** Start of RAW DATA **

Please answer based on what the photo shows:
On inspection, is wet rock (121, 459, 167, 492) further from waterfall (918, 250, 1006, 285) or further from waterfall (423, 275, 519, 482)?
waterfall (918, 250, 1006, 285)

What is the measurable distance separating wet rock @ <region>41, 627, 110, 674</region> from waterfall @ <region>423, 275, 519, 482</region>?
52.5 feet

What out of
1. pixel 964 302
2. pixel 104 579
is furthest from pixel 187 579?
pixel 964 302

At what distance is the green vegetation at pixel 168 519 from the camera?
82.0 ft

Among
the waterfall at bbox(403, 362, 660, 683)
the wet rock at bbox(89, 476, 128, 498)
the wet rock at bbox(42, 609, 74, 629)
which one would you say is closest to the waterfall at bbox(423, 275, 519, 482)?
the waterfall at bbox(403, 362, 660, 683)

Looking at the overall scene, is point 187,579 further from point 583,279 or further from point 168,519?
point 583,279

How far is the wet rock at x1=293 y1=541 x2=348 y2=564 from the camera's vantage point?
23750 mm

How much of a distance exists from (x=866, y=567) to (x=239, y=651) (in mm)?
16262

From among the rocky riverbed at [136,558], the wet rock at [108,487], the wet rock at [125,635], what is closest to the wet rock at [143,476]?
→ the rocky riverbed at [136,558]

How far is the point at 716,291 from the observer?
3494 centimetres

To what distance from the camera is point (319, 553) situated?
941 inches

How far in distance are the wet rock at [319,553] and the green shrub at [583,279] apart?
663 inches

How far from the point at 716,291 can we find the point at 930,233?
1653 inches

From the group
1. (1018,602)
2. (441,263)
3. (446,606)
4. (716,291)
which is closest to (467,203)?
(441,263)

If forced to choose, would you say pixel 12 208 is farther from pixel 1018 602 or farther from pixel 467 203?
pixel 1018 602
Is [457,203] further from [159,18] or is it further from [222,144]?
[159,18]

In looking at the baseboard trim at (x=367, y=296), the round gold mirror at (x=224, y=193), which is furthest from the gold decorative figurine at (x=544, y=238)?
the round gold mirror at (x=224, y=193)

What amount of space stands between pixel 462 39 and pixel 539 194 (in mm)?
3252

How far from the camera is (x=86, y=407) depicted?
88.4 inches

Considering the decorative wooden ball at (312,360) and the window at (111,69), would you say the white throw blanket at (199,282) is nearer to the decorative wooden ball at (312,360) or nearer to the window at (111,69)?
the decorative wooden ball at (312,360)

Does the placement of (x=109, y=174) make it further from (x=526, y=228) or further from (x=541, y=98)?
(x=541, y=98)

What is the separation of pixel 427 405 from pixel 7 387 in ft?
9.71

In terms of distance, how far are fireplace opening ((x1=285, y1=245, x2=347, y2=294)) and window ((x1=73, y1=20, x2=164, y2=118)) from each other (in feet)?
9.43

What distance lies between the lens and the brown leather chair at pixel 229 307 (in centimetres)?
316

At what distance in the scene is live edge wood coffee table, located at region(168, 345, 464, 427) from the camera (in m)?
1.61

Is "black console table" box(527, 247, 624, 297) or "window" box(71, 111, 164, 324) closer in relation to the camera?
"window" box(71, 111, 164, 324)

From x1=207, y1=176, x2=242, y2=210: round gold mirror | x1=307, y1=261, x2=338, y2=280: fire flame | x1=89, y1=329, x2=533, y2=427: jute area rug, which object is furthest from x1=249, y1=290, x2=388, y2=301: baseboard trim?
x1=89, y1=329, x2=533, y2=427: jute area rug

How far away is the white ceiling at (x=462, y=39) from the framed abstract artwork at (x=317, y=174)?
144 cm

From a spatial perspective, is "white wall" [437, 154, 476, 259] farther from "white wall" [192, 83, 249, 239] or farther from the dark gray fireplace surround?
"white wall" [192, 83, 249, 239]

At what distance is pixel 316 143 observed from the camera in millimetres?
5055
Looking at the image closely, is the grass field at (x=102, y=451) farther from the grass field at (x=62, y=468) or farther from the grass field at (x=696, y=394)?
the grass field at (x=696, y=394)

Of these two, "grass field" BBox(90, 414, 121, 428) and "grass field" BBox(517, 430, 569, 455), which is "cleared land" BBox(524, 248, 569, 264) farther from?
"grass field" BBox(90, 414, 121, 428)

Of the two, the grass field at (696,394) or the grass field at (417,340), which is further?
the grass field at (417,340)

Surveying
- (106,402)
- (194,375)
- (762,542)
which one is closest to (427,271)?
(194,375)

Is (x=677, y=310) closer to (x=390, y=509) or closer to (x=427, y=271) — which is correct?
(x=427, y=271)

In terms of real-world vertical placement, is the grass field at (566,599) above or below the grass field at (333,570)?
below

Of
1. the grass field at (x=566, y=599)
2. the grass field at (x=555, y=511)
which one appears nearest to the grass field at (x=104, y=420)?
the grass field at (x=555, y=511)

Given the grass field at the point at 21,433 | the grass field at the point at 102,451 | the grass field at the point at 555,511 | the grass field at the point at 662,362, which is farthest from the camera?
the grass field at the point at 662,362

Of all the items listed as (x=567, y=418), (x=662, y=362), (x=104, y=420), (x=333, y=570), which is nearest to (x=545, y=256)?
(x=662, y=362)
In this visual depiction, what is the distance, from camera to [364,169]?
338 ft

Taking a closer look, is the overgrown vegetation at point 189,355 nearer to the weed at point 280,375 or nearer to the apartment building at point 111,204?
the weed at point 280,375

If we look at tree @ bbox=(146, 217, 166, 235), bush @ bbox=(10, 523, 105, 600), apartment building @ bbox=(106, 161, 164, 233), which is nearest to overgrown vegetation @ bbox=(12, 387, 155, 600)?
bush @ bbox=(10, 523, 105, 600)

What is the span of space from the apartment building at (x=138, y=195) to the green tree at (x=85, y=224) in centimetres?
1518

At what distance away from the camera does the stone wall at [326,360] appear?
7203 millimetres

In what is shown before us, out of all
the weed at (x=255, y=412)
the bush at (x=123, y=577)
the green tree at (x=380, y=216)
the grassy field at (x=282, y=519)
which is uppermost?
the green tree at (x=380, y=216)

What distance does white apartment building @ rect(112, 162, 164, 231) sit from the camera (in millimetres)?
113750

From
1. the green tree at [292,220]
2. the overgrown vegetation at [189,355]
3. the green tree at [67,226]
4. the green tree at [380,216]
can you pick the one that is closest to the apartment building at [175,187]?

** End of RAW DATA **

(WRITTEN INSTRUCTION): Return every entry exactly as given.

(EXPECTED ANSWER):
Please answer based on what the photo shows:
On inspection, is wet rock (121, 459, 167, 492) further from waterfall (918, 250, 1006, 285) or further from waterfall (423, 275, 519, 482)?
waterfall (918, 250, 1006, 285)

What is the measurable distance separating wet rock @ <region>41, 627, 110, 674</region> from waterfall @ <region>423, 275, 519, 482</region>?
52.5 feet

What out of
1. pixel 964 302
2. pixel 104 579
is furthest from pixel 187 579?
pixel 964 302

At what distance is the green vegetation at pixel 168 519 from the camera?
82.0 ft

Among
the waterfall at bbox(403, 362, 660, 683)
the wet rock at bbox(89, 476, 128, 498)
the wet rock at bbox(42, 609, 74, 629)
which one would you say is closest to the waterfall at bbox(423, 275, 519, 482)?
the waterfall at bbox(403, 362, 660, 683)

Looking at the overall scene, is point 187,579 further from point 583,279 or further from point 168,519?
point 583,279

How far is the wet rock at x1=293 y1=541 x2=348 y2=564 from the camera's vantage point?
23750 mm

How much of a distance exists from (x=866, y=567) to (x=239, y=651) (in mm)?
16262

From among the rocky riverbed at [136,558], the wet rock at [108,487], the wet rock at [125,635], what is closest to the wet rock at [143,476]?
→ the rocky riverbed at [136,558]

How far is the point at 716,291 from the observer?
3494 centimetres

To what distance from the camera is point (319, 553) situated?
941 inches

How far in distance are the wet rock at [319,553] and the green shrub at [583,279] apart?
663 inches

How far from the point at 716,291 can we find the point at 930,233?
1653 inches

From the group
1. (1018,602)
2. (441,263)
3. (446,606)
4. (716,291)
which is closest to (467,203)?
(441,263)

If forced to choose, would you say pixel 12 208 is farther from pixel 1018 602 or farther from pixel 467 203?
pixel 1018 602
Is [457,203] further from [159,18] or is it further from [222,144]?
[159,18]

In looking at the baseboard trim at (x=367, y=296), the round gold mirror at (x=224, y=193), which is furthest from the gold decorative figurine at (x=544, y=238)?
the round gold mirror at (x=224, y=193)

What amount of space stands between pixel 462 39 and pixel 539 194 (in mm)?
3252

How far from the camera is (x=86, y=407) depicted?
88.4 inches

Considering the decorative wooden ball at (312,360) and the window at (111,69), would you say the white throw blanket at (199,282) is nearer to the decorative wooden ball at (312,360) or nearer to the window at (111,69)?
the decorative wooden ball at (312,360)

Does the placement of (x=109, y=174) make it further from (x=526, y=228) or further from (x=541, y=98)?
(x=541, y=98)

What is the separation of pixel 427 405 from pixel 7 387 in ft?
9.71

In terms of distance, how far are fireplace opening ((x1=285, y1=245, x2=347, y2=294)) and window ((x1=73, y1=20, x2=164, y2=118)) from each other (in feet)?
9.43

What distance lies between the lens and the brown leather chair at pixel 229 307 (in centimetres)?
316

At what distance in the scene is live edge wood coffee table, located at region(168, 345, 464, 427) from the camera (in m)?
1.61

Is "black console table" box(527, 247, 624, 297) or "window" box(71, 111, 164, 324) closer in relation to the camera?
"window" box(71, 111, 164, 324)

From x1=207, y1=176, x2=242, y2=210: round gold mirror | x1=307, y1=261, x2=338, y2=280: fire flame | x1=89, y1=329, x2=533, y2=427: jute area rug, which object is furthest from x1=249, y1=290, x2=388, y2=301: baseboard trim?
x1=89, y1=329, x2=533, y2=427: jute area rug

How far away is the white ceiling at (x=462, y=39) from the framed abstract artwork at (x=317, y=174)?
144 cm

From a spatial perspective, is "white wall" [437, 154, 476, 259] farther from "white wall" [192, 83, 249, 239] or farther from the dark gray fireplace surround?
"white wall" [192, 83, 249, 239]

At what distance is pixel 316 143 observed from the camera in millimetres?
5055
Looking at the image closely, is the grass field at (x=102, y=451) farther from the grass field at (x=62, y=468) or farther from the grass field at (x=696, y=394)?
the grass field at (x=696, y=394)

Of these two, "grass field" BBox(90, 414, 121, 428) and "grass field" BBox(517, 430, 569, 455), which is "cleared land" BBox(524, 248, 569, 264) farther from?
"grass field" BBox(90, 414, 121, 428)

Of the two, the grass field at (696,394) or the grass field at (417,340), which is further?
the grass field at (417,340)

Surveying
- (106,402)
- (194,375)
- (762,542)
which one is closest to (427,271)?
(194,375)

Is (x=677, y=310) closer to (x=390, y=509) or closer to (x=427, y=271) — which is correct?
(x=427, y=271)

In terms of real-world vertical placement, is the grass field at (566,599) above or below the grass field at (333,570)?
below

Of
1. the grass field at (x=566, y=599)
2. the grass field at (x=555, y=511)
which one appears nearest to the grass field at (x=104, y=420)?
the grass field at (x=555, y=511)

Given the grass field at the point at 21,433 | the grass field at the point at 102,451 | the grass field at the point at 555,511 | the grass field at the point at 662,362, which is farthest from the camera?
the grass field at the point at 662,362

Of all the items listed as (x=567, y=418), (x=662, y=362), (x=104, y=420), (x=333, y=570), which is nearest to (x=545, y=256)?
(x=662, y=362)
In this visual depiction, what is the distance, from camera to [364,169]?
338 ft

Taking a closer look, is the overgrown vegetation at point 189,355 nearer to the weed at point 280,375 or nearer to the apartment building at point 111,204?
the weed at point 280,375

If we look at tree @ bbox=(146, 217, 166, 235), bush @ bbox=(10, 523, 105, 600), apartment building @ bbox=(106, 161, 164, 233), which is nearest to overgrown vegetation @ bbox=(12, 387, 155, 600)?
bush @ bbox=(10, 523, 105, 600)

What is the span of space from the apartment building at (x=138, y=195) to the green tree at (x=85, y=224) in centimetres?
1518

At what distance away from the camera does the stone wall at [326,360] appear?
7203 millimetres

In what is shown before us, out of all
the weed at (x=255, y=412)
the bush at (x=123, y=577)
the green tree at (x=380, y=216)
the grassy field at (x=282, y=519)
which is uppermost?
the green tree at (x=380, y=216)

What distance does white apartment building @ rect(112, 162, 164, 231) sit from the camera (in millimetres)?
113750

From
1. the green tree at [292,220]
2. the overgrown vegetation at [189,355]
3. the green tree at [67,226]
4. the green tree at [380,216]
can you pick the one that is closest to the apartment building at [175,187]?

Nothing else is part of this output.